Create a multivariate time series model by using vgxset and specifying the number of response series, the number of regression variables, and whether to include different regression intercepts for each response series.

Mdl2 = vgxset('n',n,'nX',r2,'Constant',true);
Warning: VGXSET will be removed in a future release. Use VARM model instead. 

Estimate the regression coefficients using vgxvarx. Display the estimated parameters. Compute the coefficient of determination.

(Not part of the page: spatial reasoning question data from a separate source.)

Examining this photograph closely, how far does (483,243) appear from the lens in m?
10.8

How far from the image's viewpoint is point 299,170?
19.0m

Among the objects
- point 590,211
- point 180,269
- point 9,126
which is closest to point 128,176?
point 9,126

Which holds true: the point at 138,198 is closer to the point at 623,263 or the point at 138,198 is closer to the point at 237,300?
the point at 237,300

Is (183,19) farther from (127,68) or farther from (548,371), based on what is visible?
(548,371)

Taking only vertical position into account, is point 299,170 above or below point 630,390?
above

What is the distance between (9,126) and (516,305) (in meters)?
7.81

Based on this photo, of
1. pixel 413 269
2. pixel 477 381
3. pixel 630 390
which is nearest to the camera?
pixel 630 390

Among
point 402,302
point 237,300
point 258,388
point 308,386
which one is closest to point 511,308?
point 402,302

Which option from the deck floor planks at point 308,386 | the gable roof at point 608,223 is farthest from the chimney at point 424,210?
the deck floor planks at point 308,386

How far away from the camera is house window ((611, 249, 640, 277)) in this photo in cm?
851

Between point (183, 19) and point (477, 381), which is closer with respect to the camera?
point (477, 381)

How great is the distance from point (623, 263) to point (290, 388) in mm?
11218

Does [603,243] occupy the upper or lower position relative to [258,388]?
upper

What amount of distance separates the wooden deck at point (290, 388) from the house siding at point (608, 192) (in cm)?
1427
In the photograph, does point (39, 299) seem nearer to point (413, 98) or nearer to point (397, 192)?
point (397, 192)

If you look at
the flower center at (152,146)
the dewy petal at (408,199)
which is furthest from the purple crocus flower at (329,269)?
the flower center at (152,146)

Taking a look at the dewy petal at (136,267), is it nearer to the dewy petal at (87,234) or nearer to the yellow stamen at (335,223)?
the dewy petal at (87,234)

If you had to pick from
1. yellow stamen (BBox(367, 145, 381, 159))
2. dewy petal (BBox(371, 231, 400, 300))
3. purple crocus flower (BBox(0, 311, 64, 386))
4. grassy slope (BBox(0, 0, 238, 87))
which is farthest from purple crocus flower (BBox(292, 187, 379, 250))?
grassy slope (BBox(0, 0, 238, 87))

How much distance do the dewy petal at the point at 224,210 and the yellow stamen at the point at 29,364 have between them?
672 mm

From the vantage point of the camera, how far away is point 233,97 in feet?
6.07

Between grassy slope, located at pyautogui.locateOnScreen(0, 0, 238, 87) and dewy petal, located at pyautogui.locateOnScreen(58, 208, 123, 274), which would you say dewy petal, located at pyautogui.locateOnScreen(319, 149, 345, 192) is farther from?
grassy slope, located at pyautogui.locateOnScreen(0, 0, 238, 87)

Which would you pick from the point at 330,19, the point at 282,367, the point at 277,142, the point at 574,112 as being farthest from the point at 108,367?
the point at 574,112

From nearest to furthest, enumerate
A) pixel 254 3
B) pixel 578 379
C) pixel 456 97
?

[EstMdl2,~,~,W2] = vgxvarx(Mdl2,Y,CellX2);
vgxdisp(EstMdl2)
R2 = 1 - sum(diag(cov(W2)))/sum(diag(cov(Y)))
Warning: VGXVARX will be removed in a future release. Use ESTIMATE function of
VARM model instead. 
Warning: VGXDISP will be removed in a future release. Use SUMMARIZE function of
VARM model instead. 
  Model  : 3-D VARMAX(0,0,3) with Additive Constant
  a Constant:
         1.07752
        -1.43445
        0.674376
  b Regression Parameter:
         1.01491
         3.83837
        -2.71834
  Q Innovations Covariance:
         4.96205        4.91571       -1.86546 
         4.91571        20.8263       -11.0945 
        -1.86546       -11.0945        7.75392 

R2 =

    0.1177

The model and predictors explain approximately 12% of the variation in the response series. This should not be surprising since the model is not the same as the response-generating process.

SUR Using a Shared Intercept for All Response Series

Create block design matrices such that each response series is linearly associated to all predictor series . Prepend the resulting design matrix with a vector of ones representing the common intercept.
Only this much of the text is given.